Exercise goal
Starting at the line with "If we consider" and running through the last of the items below, list every line as a JSON array of strings, one string per line, with blank lines skipped. Leave the pictures out of the answer.

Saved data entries
⁂

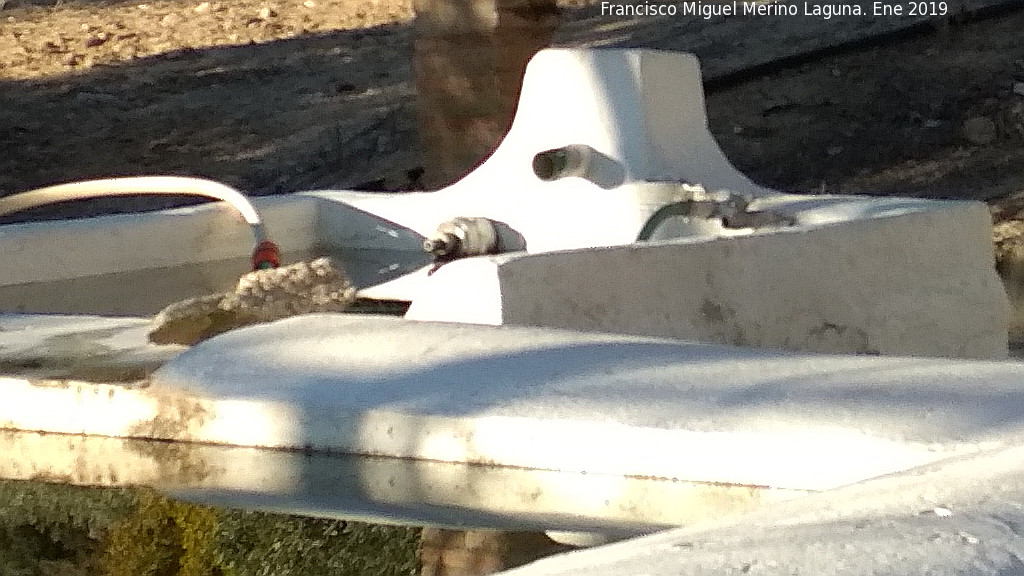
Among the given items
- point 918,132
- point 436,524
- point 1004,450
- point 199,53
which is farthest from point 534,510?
point 199,53

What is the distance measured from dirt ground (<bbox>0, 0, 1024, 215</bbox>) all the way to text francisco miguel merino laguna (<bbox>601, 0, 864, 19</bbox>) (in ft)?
1.34

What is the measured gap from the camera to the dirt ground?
9.78 metres

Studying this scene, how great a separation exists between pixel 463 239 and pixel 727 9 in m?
8.16

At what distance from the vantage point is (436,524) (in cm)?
245

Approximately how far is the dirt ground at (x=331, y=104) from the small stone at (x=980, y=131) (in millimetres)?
10

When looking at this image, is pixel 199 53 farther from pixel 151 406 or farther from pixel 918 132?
pixel 151 406

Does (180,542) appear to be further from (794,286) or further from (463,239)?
(463,239)

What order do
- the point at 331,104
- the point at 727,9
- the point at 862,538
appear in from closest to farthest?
1. the point at 862,538
2. the point at 331,104
3. the point at 727,9

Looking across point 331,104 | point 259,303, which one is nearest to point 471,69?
point 259,303

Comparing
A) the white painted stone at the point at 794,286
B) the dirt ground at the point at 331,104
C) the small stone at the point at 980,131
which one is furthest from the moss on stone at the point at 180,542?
the small stone at the point at 980,131

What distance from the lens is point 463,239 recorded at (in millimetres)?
4492

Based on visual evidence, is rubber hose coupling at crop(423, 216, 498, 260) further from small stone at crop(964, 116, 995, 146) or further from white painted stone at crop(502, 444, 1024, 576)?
small stone at crop(964, 116, 995, 146)

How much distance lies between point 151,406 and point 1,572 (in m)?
0.35

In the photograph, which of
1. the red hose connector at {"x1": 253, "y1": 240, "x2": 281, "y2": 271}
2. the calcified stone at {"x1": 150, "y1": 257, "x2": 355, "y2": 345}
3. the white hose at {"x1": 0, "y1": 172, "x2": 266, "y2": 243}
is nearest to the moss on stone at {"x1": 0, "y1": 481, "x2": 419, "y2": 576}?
the calcified stone at {"x1": 150, "y1": 257, "x2": 355, "y2": 345}
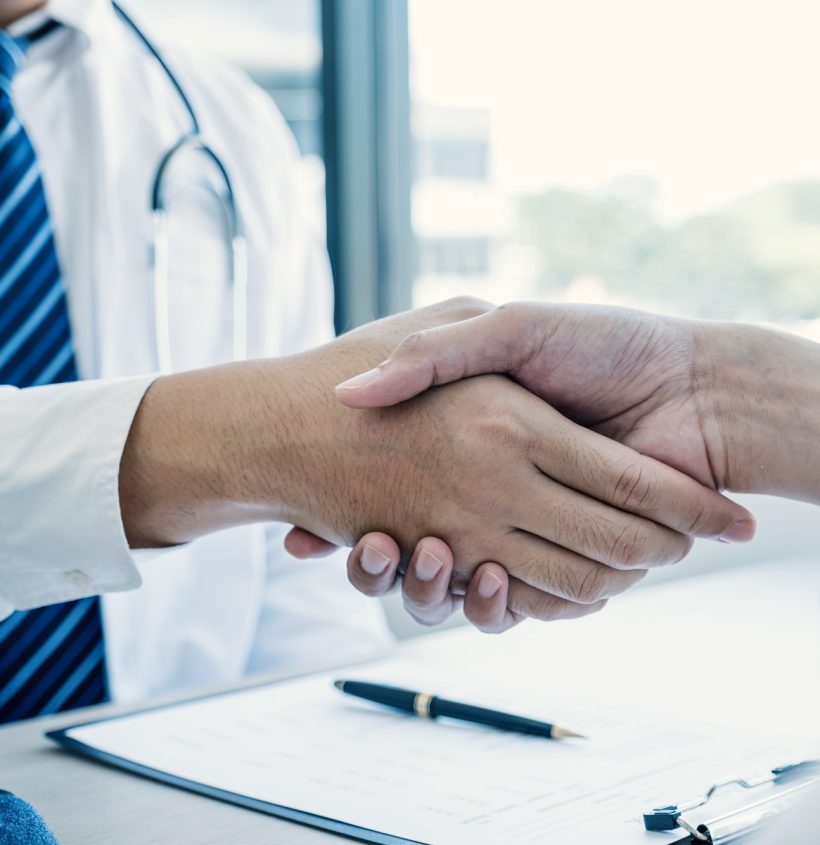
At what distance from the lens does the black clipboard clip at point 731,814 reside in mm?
544

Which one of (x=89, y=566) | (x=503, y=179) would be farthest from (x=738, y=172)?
(x=89, y=566)

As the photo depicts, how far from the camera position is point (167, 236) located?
3.86 feet

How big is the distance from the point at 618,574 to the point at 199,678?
1.83 ft

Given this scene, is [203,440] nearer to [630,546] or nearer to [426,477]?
[426,477]

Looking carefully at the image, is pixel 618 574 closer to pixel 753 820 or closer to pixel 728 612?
pixel 753 820

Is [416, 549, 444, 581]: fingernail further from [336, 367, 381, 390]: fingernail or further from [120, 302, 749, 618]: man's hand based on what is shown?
[336, 367, 381, 390]: fingernail

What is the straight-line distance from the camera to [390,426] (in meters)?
0.78

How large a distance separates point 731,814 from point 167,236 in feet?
2.88

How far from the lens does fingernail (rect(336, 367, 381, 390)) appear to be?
751 mm

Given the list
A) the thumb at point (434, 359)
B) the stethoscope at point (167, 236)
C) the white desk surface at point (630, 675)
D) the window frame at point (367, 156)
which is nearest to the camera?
the white desk surface at point (630, 675)

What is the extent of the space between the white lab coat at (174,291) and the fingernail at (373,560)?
0.94 ft

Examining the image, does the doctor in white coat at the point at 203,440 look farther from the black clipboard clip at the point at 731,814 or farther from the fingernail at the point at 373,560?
the black clipboard clip at the point at 731,814

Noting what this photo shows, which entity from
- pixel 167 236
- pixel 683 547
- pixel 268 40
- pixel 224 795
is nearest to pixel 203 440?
pixel 224 795

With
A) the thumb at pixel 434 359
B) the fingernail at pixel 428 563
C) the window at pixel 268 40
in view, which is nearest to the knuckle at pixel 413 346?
the thumb at pixel 434 359
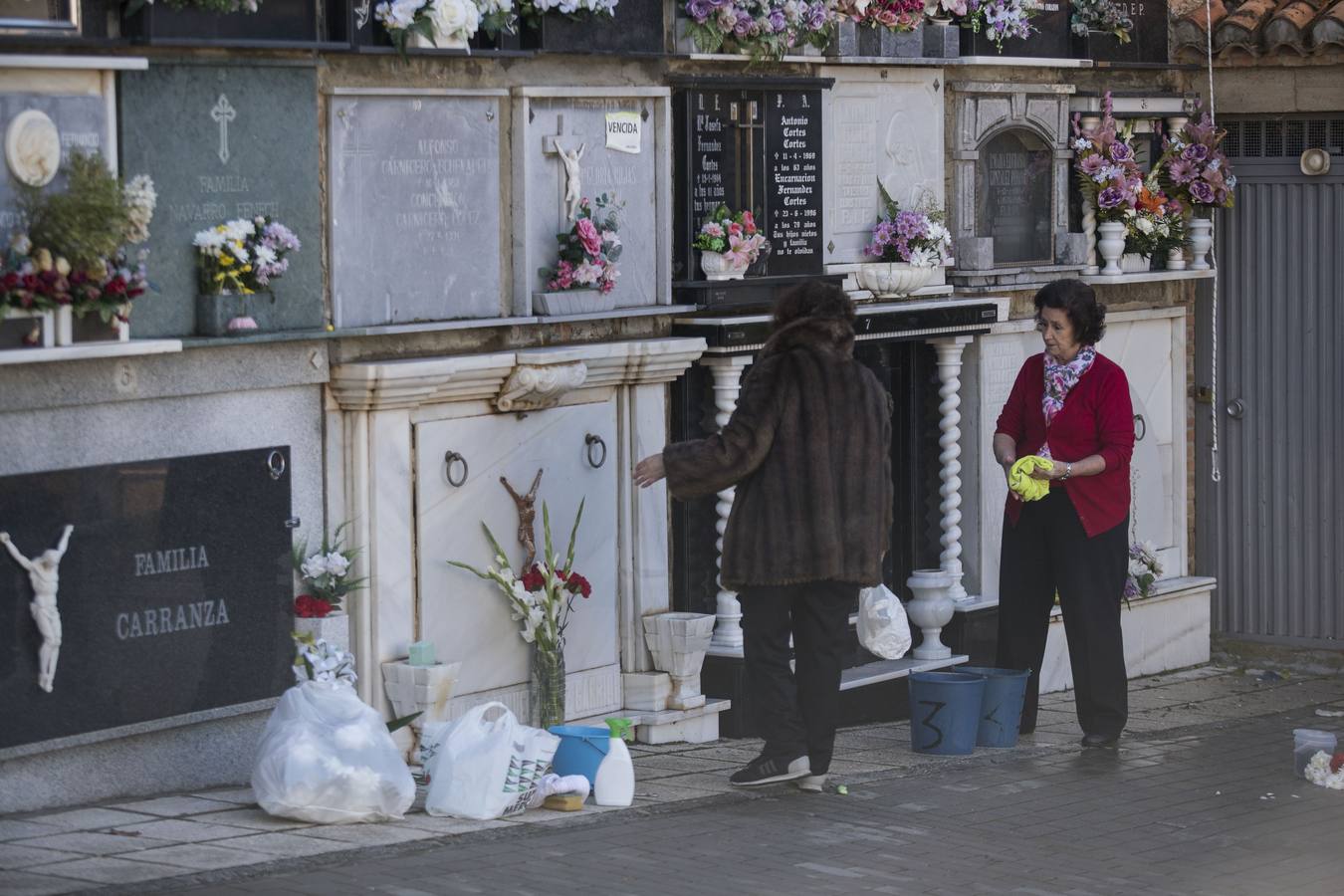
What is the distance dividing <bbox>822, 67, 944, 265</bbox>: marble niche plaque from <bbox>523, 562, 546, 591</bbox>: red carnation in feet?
8.27

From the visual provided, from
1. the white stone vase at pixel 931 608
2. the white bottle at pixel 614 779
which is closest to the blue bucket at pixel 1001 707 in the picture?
the white stone vase at pixel 931 608

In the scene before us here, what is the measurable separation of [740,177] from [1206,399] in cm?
430

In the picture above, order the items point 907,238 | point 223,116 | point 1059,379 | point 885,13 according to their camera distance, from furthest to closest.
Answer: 1. point 907,238
2. point 885,13
3. point 1059,379
4. point 223,116

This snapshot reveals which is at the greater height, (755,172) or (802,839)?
(755,172)

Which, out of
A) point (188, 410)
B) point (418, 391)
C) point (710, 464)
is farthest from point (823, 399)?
point (188, 410)

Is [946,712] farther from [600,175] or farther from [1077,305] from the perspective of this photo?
[600,175]

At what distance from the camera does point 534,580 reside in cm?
975

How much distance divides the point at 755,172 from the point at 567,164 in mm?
1240

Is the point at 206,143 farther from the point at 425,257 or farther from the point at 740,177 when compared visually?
the point at 740,177

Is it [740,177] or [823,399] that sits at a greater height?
[740,177]

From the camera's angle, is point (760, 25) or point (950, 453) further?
point (950, 453)

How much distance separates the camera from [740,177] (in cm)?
1083

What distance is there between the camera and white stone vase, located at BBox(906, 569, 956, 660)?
39.0 feet

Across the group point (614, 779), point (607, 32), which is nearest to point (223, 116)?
point (607, 32)
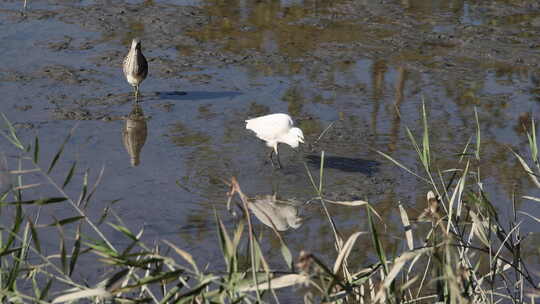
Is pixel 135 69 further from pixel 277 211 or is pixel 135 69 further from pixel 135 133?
pixel 277 211

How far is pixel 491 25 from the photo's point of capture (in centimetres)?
1109

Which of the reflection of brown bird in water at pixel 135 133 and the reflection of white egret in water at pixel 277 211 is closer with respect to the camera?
the reflection of white egret in water at pixel 277 211

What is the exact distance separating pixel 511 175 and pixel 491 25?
4164mm

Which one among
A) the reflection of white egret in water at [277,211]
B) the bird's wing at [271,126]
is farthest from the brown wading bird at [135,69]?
the reflection of white egret in water at [277,211]

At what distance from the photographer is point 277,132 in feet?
24.0

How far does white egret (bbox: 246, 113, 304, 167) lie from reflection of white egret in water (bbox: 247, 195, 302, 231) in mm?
670

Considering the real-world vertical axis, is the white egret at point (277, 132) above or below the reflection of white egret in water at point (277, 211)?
above

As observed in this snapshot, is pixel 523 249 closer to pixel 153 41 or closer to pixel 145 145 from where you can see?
pixel 145 145

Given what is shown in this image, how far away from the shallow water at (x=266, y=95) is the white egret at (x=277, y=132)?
20cm

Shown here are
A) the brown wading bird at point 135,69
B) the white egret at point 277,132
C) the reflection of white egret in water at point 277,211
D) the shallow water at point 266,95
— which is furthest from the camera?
the brown wading bird at point 135,69

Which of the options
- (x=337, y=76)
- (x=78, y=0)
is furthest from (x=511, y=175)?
(x=78, y=0)

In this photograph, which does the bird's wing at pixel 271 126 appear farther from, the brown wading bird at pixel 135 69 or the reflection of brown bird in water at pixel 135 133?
the brown wading bird at pixel 135 69

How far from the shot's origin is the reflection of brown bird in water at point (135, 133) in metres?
7.38

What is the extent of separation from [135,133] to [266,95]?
153cm
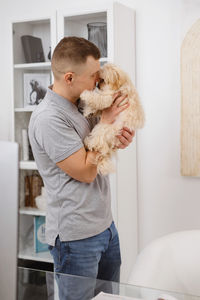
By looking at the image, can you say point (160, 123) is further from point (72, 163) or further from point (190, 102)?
point (72, 163)

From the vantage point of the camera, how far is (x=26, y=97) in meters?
2.70

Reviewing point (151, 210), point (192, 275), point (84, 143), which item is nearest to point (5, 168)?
point (84, 143)

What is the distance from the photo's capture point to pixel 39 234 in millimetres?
2762

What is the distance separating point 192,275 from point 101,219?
1.92 ft

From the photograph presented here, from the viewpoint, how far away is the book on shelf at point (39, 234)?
108 inches

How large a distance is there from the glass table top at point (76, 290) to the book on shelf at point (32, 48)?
1727 mm

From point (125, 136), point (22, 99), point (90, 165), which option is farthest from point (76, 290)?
point (22, 99)

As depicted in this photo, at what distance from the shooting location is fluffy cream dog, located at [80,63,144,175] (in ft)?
4.83

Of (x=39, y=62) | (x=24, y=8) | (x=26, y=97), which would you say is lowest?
(x=26, y=97)

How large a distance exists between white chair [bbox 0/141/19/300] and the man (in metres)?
0.59

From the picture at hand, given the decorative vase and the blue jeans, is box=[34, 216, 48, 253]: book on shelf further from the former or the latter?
the blue jeans

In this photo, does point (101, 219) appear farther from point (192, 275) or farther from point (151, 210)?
point (151, 210)

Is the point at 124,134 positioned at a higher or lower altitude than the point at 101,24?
lower

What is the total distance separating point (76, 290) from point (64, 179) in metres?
0.46
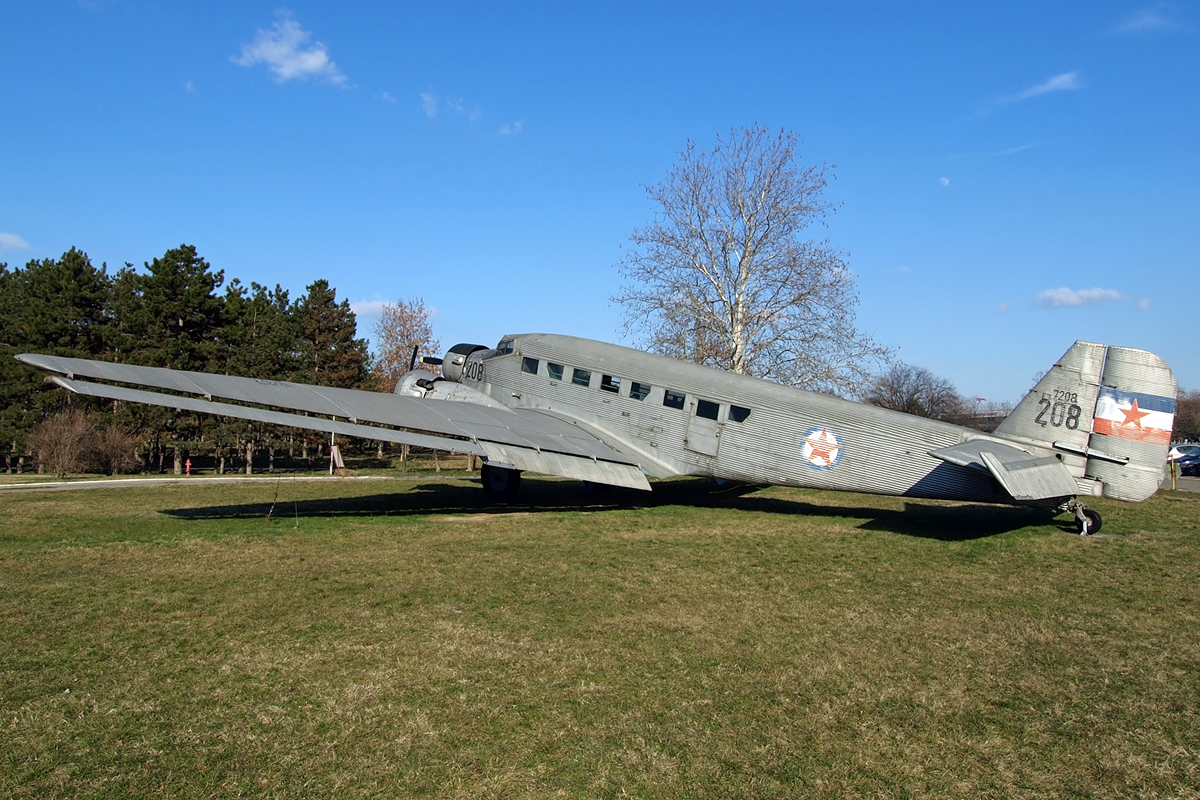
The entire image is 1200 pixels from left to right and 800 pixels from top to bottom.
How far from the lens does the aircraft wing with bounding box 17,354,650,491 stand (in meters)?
11.5

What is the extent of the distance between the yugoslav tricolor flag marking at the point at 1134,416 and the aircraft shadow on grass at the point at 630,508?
210 centimetres

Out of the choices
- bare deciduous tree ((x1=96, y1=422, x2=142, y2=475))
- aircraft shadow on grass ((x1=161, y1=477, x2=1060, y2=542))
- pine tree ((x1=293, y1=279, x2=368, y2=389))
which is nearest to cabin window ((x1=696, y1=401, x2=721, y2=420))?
aircraft shadow on grass ((x1=161, y1=477, x2=1060, y2=542))

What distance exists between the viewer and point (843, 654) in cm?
693

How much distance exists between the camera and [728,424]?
1594cm

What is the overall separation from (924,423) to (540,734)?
11.5 meters

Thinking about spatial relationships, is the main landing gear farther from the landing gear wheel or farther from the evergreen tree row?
the evergreen tree row

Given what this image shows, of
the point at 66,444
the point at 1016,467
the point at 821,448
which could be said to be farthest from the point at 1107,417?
the point at 66,444

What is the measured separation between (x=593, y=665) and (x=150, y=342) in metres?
41.6

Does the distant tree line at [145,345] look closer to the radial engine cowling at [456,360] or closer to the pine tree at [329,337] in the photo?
the pine tree at [329,337]

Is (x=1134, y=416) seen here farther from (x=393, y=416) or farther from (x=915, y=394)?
(x=915, y=394)

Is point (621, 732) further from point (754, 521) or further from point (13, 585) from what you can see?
point (754, 521)

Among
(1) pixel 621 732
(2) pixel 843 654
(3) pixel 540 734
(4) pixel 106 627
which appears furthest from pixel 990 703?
(4) pixel 106 627

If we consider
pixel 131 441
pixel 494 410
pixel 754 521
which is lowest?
pixel 131 441

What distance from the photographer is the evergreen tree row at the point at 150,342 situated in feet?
130
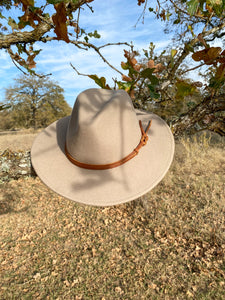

⁂

Correct answer
[
  "If we consider",
  "pixel 131 441",
  "pixel 494 410",
  "pixel 754 521",
  "which is lowest?",
  "pixel 131 441",
  "What distance from the photographer is the evergreen tree row at the point at 150,342 situated in feet?",
  "130"
]